A una de las cabeceras de la mesa se había sentado la condesa; tenía a su derecha a María Dmítrievna y a su izquierda a Anna Mijáilovna y otros invitados. En el otro extremo, el conde tenía a su izquierda al coronel y a su derecha a Shinshin, seguidos de otros señores. A un lado de la larga mesa estaban los jóvenes de más edad: Vera con Berg, Pierre y Borís juntos; al otro lado, los niños, los preceptores y las institutrices. El conde miraba, por encima de las copas de cristal de roca, botellas y fruteros, a su mujer, tocada con alta cofia de cintas azules; se afanaba en servir el vino a sus invitados, sin olvidarse de sí mismo. La condesa, por detrás de las piñas, sin olvidar sus deberes de anfitriona, dirigía miradas significativas al marido, cuya cabeza calva y cuyo rostro le parecían, por su vivo color, diferenciarse más que nunca de sus cabellos grises. En la parte femenina, la charla era queda y regular; en la de los hombres se oían voces cada vez más fuertes, especialmente la del coronel de húsares, que comía y bebía sin tasa, cada vez más colorado, tanto, que el conde lo ponía como ejemplo a los demás. Berg, con tierna sonrisa, aseguraba a Vera que el amor no era un sentimiento terrenal, sino divino. Borís decía a su reciente amigo Pierre los nombres de los invitados, y cambiaba miradas con Natasha, que se había sentado enfrente. Pierre hablaba poco, observaba los rostros desconocidos y comía mucho. Desde las dos sopas, de las que escogió à la tortue, y desde la empanada hasta las ortegas, no dejó pasar un solo plato, ni una clase de vinos que con la botella envuelta en una servilleta hacía surgir misteriosamente el mayordomo por encima del hombro del vecino diciendo: “Madera seco”, “Tokay” o “vino del Rin”. Acercaba la primera copa que le venía a mano de las cuatro que tenía delante del cubierto, con el monograma del conde, bebía con verdadero placer y se quedaba contemplando a los invitados con mayor satisfacción aún. Natasha, que estaba enfrente, miraba a Borís como suelen mirar las muchachitas de trece años al muchacho que han besado por primera vez y del que están enamoradas. De vez en cuando, idéntica mirada se posaba en Pierre, que viendo los ojos de aquella chiquilla divertida y vivaz sentía deseos de reír también sin saber por qué.

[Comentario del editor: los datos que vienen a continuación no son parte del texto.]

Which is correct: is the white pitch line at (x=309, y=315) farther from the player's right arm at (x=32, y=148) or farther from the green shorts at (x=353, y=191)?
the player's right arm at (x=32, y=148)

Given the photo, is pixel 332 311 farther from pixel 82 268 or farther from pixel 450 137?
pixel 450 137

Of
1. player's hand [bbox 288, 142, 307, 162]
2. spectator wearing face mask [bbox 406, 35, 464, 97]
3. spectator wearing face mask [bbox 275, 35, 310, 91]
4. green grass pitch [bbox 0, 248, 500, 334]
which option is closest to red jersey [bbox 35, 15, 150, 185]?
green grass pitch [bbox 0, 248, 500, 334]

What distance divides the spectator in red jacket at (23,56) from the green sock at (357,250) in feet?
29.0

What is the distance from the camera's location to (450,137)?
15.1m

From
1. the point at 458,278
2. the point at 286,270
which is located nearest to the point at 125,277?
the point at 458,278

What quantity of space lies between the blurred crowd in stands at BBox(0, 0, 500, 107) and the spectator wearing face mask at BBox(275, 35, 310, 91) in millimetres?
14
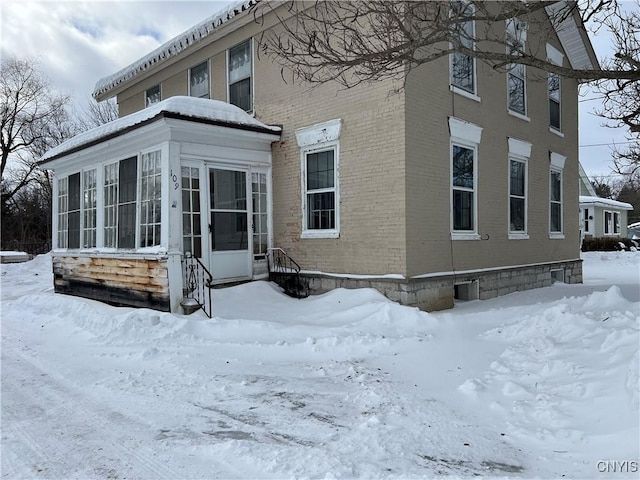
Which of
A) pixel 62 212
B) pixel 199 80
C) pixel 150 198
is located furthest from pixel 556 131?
pixel 62 212

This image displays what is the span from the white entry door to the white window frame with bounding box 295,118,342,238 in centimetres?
127

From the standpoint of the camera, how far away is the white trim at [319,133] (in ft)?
30.7

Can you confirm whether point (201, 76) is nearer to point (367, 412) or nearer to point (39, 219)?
point (367, 412)

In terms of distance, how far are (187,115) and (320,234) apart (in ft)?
11.1

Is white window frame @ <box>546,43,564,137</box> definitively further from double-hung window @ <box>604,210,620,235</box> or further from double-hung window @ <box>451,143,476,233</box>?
double-hung window @ <box>604,210,620,235</box>

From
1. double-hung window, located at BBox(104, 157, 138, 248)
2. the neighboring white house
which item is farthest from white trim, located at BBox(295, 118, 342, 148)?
the neighboring white house

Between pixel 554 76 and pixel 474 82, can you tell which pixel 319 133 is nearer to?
pixel 474 82

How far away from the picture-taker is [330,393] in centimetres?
494

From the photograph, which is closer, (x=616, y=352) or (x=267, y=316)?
(x=616, y=352)

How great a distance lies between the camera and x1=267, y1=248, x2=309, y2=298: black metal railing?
9.95 meters

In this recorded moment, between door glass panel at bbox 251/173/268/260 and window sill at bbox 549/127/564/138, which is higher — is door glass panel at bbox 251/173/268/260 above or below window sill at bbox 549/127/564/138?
below

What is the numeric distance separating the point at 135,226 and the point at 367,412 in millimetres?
6748

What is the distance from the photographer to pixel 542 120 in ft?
42.7

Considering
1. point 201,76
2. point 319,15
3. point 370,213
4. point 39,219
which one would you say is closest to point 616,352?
point 370,213
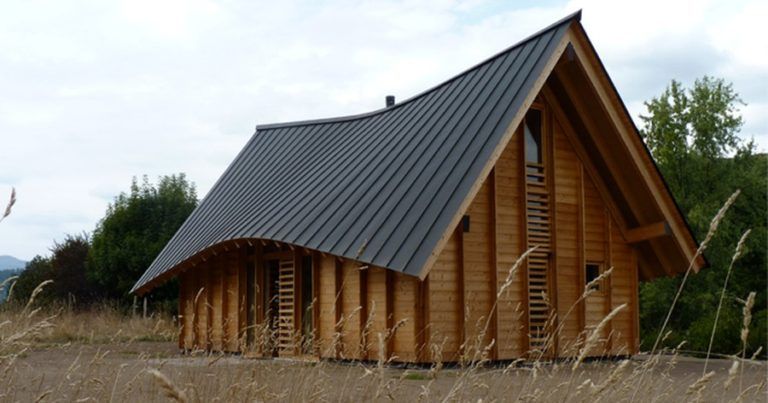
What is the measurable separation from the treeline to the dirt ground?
11.4 metres


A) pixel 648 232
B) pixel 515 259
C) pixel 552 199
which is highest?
pixel 552 199

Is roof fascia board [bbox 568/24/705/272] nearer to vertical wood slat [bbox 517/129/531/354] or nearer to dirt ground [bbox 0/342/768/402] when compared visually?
vertical wood slat [bbox 517/129/531/354]

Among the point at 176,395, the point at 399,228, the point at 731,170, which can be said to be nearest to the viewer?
the point at 176,395

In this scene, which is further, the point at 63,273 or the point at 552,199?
the point at 63,273

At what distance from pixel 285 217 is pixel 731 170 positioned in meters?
22.3

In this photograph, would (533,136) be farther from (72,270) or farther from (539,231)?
(72,270)

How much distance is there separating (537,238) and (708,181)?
1934 cm

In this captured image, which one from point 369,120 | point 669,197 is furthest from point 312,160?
point 669,197

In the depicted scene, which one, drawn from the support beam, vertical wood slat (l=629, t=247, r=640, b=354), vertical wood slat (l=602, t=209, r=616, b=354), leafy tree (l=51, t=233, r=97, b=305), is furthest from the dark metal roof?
leafy tree (l=51, t=233, r=97, b=305)

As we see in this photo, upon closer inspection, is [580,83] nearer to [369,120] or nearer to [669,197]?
[669,197]

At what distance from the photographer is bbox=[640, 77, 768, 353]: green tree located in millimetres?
28875

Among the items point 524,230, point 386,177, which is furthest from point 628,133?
point 386,177

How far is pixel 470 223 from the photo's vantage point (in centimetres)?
1346

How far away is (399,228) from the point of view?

Nikolái estaba sentado lejos de Sonia, junto a Julie Karáguina, a la que, con la misma sonrisa involuntaria, contaba algo. Sonia se esforzaba en sonreír, pero los celos la atormentaban visiblemente: tan pronto palidecía como se sonrojaba y ponía toda su atención en escuchar la conversación de Nikolái con Julie. La institutriz dirigía en derredor miradas intranquilas, como si se preparara a rechazar un ataque si por casualidad alguien quisiera molestar a los pequeños. El preceptor alemán hacía esfuerzos por grabar en la memoria los nombres de todos los platos, los postres y los vinos con el fin de describirlo detalladamente en su carta a los suyos, que vivían en Alemania, y se sentía muy ofendido cuando el mayordomo, con la botella envuelta en una servilleta, pasaba sin detenerse. El alemán fruncía el ceño y procuraba que los demás supieran que él no deseaba beber aquel vino; que si estaba molesto era porque nadie parecía comprender que necesitaba aquel vino no para satisfacer la sed, ni por gula, sino por el deseo de ampliar sus conocimientos.